A partir d’un sondage pour Radio France, début juin, l’institut Ipsos a réalisé des projections donnant une fourchette de 249 à 291 sièges pour le PS et divers gauche, 14 à 16 pour les radicaux de gauche, 17 à 23 pour EE-LV et 21 à 23 pour le Front de gauche. Toutes les configurations semblent donc ouvertes.

La droite au bord de la crise de nerfs

Si la rivalité Copé-Fillon est patente (lire page 6), les leaders de l’UMP ont tout fait pour qu’elle s’étale le moins possible au grand jour, campagne oblige. Mais dès dimanche, en cas de défaite, on pourrait assister à la recherche du responsable. Est-ce Nicolas Sarkozy et sa petite équipe de conseillers, qui avaient imposé le choix d’une campagne dure, sur une thématique très droitière, au lieu de chercher à rassembler ? Jean-François Copé, qui a accompagné cette stratégie ? Ou les gaullistes sociaux et les modérés, les Xavier Bertrand, les Jean-Pierre Raffarin qui, ne se reconnaissant pas dans cette ligne, ont traîné des pieds ? Une chose est sûre : il y avait 329 députés de droite dans l’Assemblée sortante, et plusieurs dizaines voire une centaine d’entre eux ne retrouveront pas leur siège. Le secrétaire général de l’UMP a tout intérêt à ce qu’ils soient les moins nombreux possible.
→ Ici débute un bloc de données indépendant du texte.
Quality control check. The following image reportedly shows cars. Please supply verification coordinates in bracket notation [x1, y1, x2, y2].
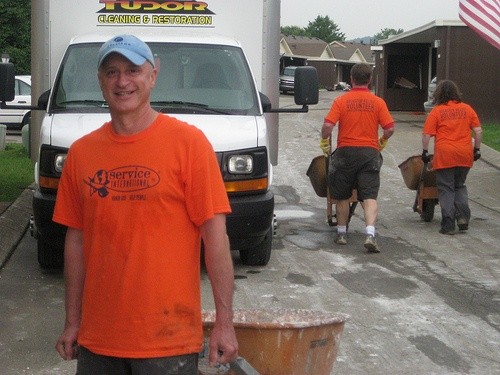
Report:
[0, 75, 45, 131]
La capacité de nuisance Front National

Le FN, combien de députés ? Marine Le Pen elle-même ne se fait pas d’illusion : s’il y en a, ils se compteront sur les doigts d’une main. La présidente du parti frontiste ne part pas favorite dans le Pas-de-Calais à Hénin-Beaumont (lire page 8), même si elle devrait y réaliser un meilleur score qu’en 2007 (41 % au second tour). Le Front national a sans doute ses meilleures chances dans la 2e circonscription du Gard avec le très médiatique avocat Gilbert Collard. Mais il pourrait aussi créer la surprise dans la 6e de Moselle avec le directeur de la campagne présidentielle de Marine Le Pen, Florian Philippot, ou dans la 12e des Bouches-du-Rhône. Des circonscriptions où la présidente du FN a passé la barre des 28 % le 22 avril . Le FN devrait pouvoir se maintenir en triangulaire dans une cinquantaine de circonscriptions. Suffisamment pour semer le trouble à l’UMP.

La famille centriste à l’heure des règlements de comptes

Au-delà du sort de François Bayrou, l’explication de texte risque d’être vive chez les centristes. Le Modem n’a pas grand-chose à perdre, puisqu’il n’avait que trois députés. Mais si son président est battu (lire page 10), on voit mal comment il pourrait jouer un rôle dans la recomposition des centres. Quant au Nouveau Centre, tout dépendra de sa capacité à conserver un groupe à l’Assemblée. Dans la simulation Ipsos, il était crédité de 9 à 14 sièges, et les radicaux valoisiens de Jean-Louis Borloo de 2 à 5 sièges. Le parti d’Hervé Morin risque de payer au prix fort son soutien dès le premier tour à un Sarkozy qui tournait le dos aux valeurs de la droite modérée, et qui, au bout du compte, a perdu.